### Exercise directions
Nothing outside the range below should be printed. Output exactly the lines from the line with "this 400×266 image." to the line with "this 736×469 image.", both included.

**** Available data ****

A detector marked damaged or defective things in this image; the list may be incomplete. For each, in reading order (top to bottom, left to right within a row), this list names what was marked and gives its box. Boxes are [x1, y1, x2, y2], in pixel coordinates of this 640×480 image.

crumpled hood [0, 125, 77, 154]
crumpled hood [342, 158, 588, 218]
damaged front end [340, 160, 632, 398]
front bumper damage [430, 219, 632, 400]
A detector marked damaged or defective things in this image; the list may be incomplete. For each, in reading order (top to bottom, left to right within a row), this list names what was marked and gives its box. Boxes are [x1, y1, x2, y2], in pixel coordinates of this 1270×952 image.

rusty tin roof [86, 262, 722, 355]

****
**** Available data ****

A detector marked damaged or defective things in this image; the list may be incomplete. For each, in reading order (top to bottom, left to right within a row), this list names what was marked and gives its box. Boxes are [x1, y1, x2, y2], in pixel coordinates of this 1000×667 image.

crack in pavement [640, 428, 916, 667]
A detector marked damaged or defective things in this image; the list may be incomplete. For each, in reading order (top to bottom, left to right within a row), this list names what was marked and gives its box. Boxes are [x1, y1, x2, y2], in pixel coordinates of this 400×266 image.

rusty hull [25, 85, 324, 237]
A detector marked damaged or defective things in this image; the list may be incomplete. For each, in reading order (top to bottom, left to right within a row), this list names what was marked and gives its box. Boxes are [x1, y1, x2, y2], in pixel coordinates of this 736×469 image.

****

### Answer for this exercise
A detector marked damaged or defective things in this image; the list may be incomplete. For each, in reading order (top to bottom, left to right within a row), this list names what was marked and gives its box. Boxes are [x1, y1, x2, y2], in pixel coordinates of this 400×266 image.

rusty hull [25, 85, 324, 237]
A detector marked damaged or defective things in this image; the list may be incomplete. For each, in reading order (top to bottom, left to right within a row), this list names what was marked and gives its box. Boxes are [x1, y1, x2, y2], in pixel coordinates of this 736×469 image.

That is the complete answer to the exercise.